Department of Materials Science and Engineering, University of California, Berkeley, CA, 94720, USA.
Materials Sciences Division, Lawrence Berkeley National Laboratory, Berkeley, CA, 94720, USA.
Sci Data. 2022 May 26;9(1):234. doi: 10.1038/s41597-022-01321-6.
Gold nanoparticles are highly desired for a range of technological applications due to their tunable properties, which are dictated by the size and shape of the constituent particles. Many heuristic methods for controlling the morphological characteristics of gold nanoparticles are well known. However, the underlying mechanisms controlling their size and shape remain poorly understood, partly due to the immense range of possible combinations of synthesis parameters. Data-driven methods can offer insight to help guide understanding of these underlying mechanisms, so long as sufficient synthesis data are available. To facilitate data mining in this direction, we have constructed and made publicly available a dataset of codified gold nanoparticle synthesis protocols and outcomes extracted directly from the nanoparticle materials science literature using natural language processing and text-mining techniques. This dataset contains 5,154 data records, each representing a single gold nanoparticle synthesis article, filtered from a database of 4,973,165 publications. Each record contains codified synthesis protocols and extracted morphological information from a total of 7,608 experimental and 12,519 characterization paragraphs.

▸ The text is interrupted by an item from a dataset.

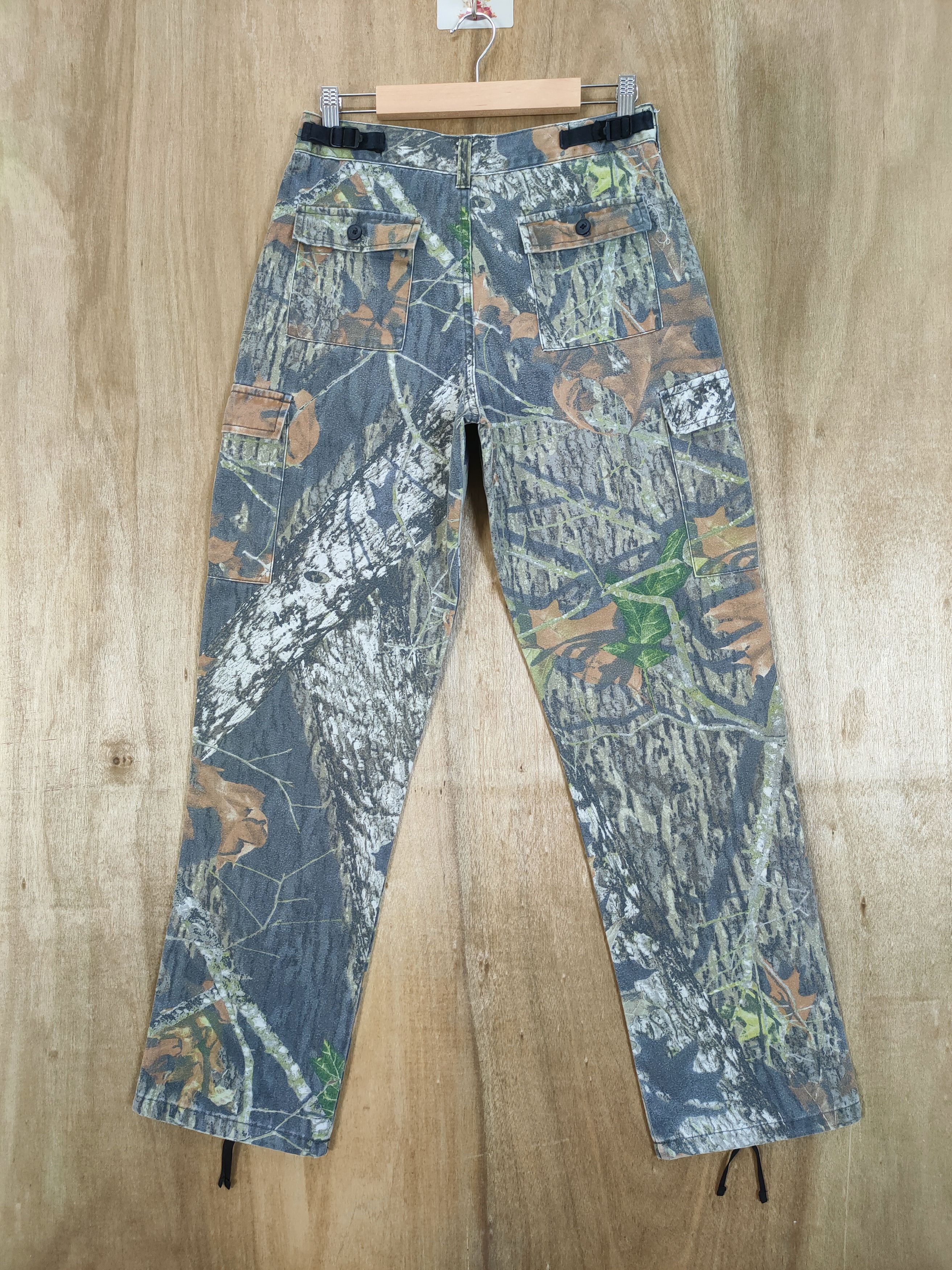 Redhead × Vintage RED HEAD CAMO REALTREE FADED CARGO PANTS Size US 28 / EU 44 - 4 Thumbnail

金纳米颗粒由于其可调的性质而在各种技术应用中受到高度的期望,这些性质是由组成颗粒的大小和形状决定的。许多用于控制金纳米颗粒形态特征的启发式方法是众所周知的。然而,控制其大小和形状的基本机制仍然理解得很差,部分原因是合成参数的可能组合范围非常大。数据驱动的方法可以提供有助于指导对这些基本机制的理解的见解,只要有足够的合成数据可用。为了在这个方向上促进数据挖掘,我们使用自然语言处理和文本挖掘技术,从纳米颗粒材料科学文献中直接提取了一个编码的金纳米颗粒合成方案和结果的数据集,并将其构建并公开。该数据集包含 5154 个数据记录,每个记录代表一个单一的金纳米颗粒合成文章,从 4973165 篇出版物的数据库中筛选出来。每个记录包含从总共 7608 个实验和 12519 个表征段落中编码的合成方案和提取的形态信息。